After he handed the concrete to the next person down the line, I shook my head and carefully passed him the two-yard length of fractured rebar I’d just been handed.

“It was explosives,” I finally said. “I saw it. They blew it. Someone took it down with high explosives or something. Demo’d it, like. I didn’t see a plane.”

That’s when my cell phone went off in my pocket. I crouched down in the wreckage, frenziedly wiping the dust-covered screen to see who was calling.

I closed my eyes with relief as my heart somersaulted in my chest.

All was not lost. There was still hope. A tiny drop.

“Emily?!” I yelled as I put the phone to my ear.

“Mike! Are you okay?” she said. “We got hit. I just made it out of the building. Someone said you guys were hit as well. Are you okay?”

Thank you, God. You came through. Thank you. And Saint Michael. You guys came through. I owe you.
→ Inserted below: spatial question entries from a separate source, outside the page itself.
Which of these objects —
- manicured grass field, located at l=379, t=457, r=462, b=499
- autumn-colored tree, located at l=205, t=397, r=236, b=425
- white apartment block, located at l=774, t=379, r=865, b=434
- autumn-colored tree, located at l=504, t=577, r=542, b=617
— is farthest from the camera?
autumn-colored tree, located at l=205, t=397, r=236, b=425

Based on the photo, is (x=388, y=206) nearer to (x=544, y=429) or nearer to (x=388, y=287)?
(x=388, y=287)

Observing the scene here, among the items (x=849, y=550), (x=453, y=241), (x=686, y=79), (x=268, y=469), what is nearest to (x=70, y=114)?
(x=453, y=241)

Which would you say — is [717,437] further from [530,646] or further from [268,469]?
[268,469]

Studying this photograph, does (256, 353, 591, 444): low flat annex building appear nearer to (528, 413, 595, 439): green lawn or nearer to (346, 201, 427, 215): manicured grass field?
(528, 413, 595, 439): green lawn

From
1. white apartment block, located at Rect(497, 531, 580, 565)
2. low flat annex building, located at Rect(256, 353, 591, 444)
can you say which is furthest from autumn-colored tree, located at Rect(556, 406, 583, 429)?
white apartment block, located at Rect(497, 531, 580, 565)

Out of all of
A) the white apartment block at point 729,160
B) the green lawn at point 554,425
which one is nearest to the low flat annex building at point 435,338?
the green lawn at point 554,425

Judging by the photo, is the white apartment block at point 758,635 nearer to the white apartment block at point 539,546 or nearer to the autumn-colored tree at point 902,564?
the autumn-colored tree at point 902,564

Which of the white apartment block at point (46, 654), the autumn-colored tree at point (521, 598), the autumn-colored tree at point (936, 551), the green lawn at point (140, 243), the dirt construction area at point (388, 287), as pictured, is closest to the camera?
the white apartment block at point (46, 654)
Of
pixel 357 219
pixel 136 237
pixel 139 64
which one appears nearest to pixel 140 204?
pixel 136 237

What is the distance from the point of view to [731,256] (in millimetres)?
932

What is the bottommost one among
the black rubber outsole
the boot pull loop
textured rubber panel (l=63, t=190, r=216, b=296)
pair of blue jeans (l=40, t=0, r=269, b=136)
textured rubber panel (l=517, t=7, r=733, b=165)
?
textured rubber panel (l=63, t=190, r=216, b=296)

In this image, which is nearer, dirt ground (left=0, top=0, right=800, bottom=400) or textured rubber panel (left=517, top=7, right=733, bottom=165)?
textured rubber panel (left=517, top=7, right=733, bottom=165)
I clenched back my tears of relief. Then I couldn’t anymore.

“Yes,” I said, wiping dust and tears off my face. “I’m fine. Perfect now. Where are you?”

“On the west side of Broadway near Worth.”

“Okay, stay where you are. I’m coming to you.”

When I stood and turned around again to ask the muscular security guard to take my place in line, I stopped and just stood there blinking.

Because all of a sudden the guy, whoever he had been, whatever he had been, was gone.

Chapter 63

The next three days were some of the most tumultuous in New York City’s history.

Twenty-two people had died in the blast. Eleven special agents (one of them the direct assistant to the head of the New York office), three civilian clerks, and eight maintenance and security people. More than a hundred were still in the hospital, many with internal injuries from being crushed under heavy debris when the building collapsed. Many people were missing fingers, arms, eyes, feet. The fact that half of Manhattan’s hospitals were still out of commission after the EMP blast in Yorkville did not help the situation at all.

The initial investigation into the bombing showed that it had been as ingenious as it had been devastating. Incredibly, robots had been used. Investigators had found three unexploded robots in the pile. They looked like miniature children’s blocks, but inside they had intricate flywheels and radio receivers and electronics that allowed them to be moved around remotely, like a swarm of insects. In addition to the electronics, the bots had been laden with explosives and had been inserted probably through the AC unit on the roof into the air ducts.

Experts were speculating that whoever had radio-controlled the bots into position must have been an engineer or a demolitions expert, because each unit had been precisely placed alongside the building’s support struts for maximum destruction.